Advanced technologies that aren’t yet economically viable — such as small modular reactors, long-duration energy storage, carbon capture or “green” hydrogen produced from renewable resources — could also play a key role in a zero-carbon grid of the future.
While it’s impossible to predict the exact mix of zero-carbon energy, it’s still worth considering now, said Natalie McIntire, a technical and policy analyst for the Clean Grid Alliance, a St. Paul, Minn.-based group that advocates for renewable energy across MISO.
“There is a lot of work that’s underway right now to research, to model and really try to understand how we’re going to operate the system when we get to much higher penetrations of renewable resources,” she said.
One thing certain to play a key role in the transition away from fossil fuels is an expanded bulk power grid.
Work by NREL and other modelers shows an expanded transmission system — one that better links regional grids with their neighbors — can help enable a more geographically diverse generation fleet and a more reliable grid.
“The MISO region has the potential for a fair amount of diversity, but being able to have even better, more robust connections to our neighboring regions… can allow all of those regions to really benefit,” McIntire said.
MISO serves an area that borders various transmission systems. To the south is the Southwest Power Pool’s region, while to the east lies PJM Interconnection LLC — the country’s largest bulk power market — as well as the Tennessee Valley Authority and Southern Company systems.
Smith agreed that is an asset. Even if a lull in renewable production renders MISO energy deficient, “our neighbors may not be,” he said.
‘It’s not going to happen overnight’
The value of transmission proved itself during Winter Storm Uri in February 2021.
At one point during the storm, as much as 13,000 megawatts was flowing east to west from PJM into MISO and neighboring SPP. But a system weakness — the lack of transfer capacity between MISO’s Midwest region and the South — was also borne out, and MISO’s South region experienced rolling outages.
Some form of “firm” generating capacity is also likely to play an important role in ensuring there’s ample power to run air conditioners, power factories and charge smartphones and electric vehicles in the years to come. That would require a power source that may only produce 10 to 20 percent of the energy needed to power the grid, but whose capacity could be dispatched when needed.
Novacheck said his work and other research shows that such sources of firm capacity are also economically beneficial to have available.
“Historically, combustion turbines have provided that,” he said. “They’ve got very low capital costs to install, so we can install a lot of them relatively cheaply. But they have pretty high operating costs, so we don’t want to run them when we don’t have to.”
Another power source, such as long-duration battery storage or green hydrogen, may play that role in a decarbonized future, Novacheck said.
“I don’t tend to like to focus too much on the exact mix of what this last 10 percent to 20 percent is, because there’s a lot of uncertainty,” he said. “But we still anticipate the same type of need and kind of that energy contribution from whatever that resource is.”
McIntire of the Clean Grid Alliance agreed.
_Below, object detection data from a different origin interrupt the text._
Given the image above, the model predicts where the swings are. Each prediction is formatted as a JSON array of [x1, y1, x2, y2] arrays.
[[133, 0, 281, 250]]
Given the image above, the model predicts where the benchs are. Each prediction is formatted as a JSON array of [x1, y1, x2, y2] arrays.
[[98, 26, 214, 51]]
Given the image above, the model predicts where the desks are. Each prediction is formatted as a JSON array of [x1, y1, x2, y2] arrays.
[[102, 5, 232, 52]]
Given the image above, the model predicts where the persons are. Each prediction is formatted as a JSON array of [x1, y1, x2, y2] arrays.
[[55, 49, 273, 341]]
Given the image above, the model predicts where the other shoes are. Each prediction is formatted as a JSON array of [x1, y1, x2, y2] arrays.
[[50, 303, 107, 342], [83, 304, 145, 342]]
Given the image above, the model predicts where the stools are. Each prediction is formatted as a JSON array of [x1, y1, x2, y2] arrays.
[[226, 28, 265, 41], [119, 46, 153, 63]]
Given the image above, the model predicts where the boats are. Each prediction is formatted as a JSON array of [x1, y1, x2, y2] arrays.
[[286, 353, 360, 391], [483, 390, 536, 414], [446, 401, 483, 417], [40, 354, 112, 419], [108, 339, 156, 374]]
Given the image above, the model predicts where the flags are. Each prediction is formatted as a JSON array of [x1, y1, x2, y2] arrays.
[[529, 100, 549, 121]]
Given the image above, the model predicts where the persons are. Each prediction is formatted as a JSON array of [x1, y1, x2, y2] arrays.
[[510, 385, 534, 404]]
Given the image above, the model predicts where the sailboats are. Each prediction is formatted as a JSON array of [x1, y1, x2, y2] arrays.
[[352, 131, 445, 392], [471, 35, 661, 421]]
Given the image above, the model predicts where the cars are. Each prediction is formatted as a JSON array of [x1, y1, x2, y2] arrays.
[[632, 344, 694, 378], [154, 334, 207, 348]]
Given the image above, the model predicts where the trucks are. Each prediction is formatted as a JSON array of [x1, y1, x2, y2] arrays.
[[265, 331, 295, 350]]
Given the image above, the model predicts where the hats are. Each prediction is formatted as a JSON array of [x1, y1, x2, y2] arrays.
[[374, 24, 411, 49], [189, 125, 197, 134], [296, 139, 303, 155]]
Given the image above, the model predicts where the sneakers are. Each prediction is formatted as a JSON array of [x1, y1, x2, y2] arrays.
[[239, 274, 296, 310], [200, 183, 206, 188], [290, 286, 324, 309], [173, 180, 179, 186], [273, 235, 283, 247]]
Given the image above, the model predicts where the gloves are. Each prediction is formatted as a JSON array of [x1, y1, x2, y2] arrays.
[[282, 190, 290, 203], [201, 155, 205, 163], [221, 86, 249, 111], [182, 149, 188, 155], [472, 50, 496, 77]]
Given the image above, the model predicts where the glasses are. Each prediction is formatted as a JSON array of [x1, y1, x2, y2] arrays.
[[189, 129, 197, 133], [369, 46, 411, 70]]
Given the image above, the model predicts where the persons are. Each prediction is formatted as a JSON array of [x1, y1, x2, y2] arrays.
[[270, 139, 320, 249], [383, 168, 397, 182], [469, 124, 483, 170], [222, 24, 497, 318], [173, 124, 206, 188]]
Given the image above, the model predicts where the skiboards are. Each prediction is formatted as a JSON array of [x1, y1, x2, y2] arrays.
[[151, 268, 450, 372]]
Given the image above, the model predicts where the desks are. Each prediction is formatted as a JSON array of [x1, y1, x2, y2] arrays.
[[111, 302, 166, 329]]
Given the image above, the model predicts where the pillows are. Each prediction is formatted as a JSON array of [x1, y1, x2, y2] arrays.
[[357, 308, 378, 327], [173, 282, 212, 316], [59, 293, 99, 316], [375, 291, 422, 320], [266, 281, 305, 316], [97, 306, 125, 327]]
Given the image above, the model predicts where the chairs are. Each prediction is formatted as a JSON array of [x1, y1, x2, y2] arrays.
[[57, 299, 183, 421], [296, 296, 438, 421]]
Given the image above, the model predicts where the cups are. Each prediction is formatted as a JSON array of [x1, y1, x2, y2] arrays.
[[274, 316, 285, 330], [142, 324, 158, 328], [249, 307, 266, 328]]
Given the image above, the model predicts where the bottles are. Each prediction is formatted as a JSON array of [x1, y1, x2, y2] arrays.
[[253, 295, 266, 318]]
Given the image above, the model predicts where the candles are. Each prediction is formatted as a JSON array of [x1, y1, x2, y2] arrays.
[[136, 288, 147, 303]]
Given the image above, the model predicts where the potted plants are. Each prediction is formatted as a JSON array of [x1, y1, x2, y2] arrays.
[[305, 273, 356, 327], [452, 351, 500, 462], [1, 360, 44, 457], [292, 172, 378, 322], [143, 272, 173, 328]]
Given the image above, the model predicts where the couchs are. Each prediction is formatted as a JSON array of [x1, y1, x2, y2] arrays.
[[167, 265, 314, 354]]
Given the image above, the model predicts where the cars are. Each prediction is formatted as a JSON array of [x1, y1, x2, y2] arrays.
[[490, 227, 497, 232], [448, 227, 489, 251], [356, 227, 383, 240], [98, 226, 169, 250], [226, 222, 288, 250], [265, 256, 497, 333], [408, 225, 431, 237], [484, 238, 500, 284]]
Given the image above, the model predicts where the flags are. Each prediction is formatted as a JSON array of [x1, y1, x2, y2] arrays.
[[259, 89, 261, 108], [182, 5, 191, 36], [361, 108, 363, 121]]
Not every question about the grid of the future has an answer — but she said it’s imperative that utilities, system planners, grid operators and other parties are asking questions.
“It’s called the energy transition for a reason,” she said. “It’s not going to happen overnight. We’re not going to make that transition tomorrow. We’re not going to be done with it even in five years. It’s going to be a process.”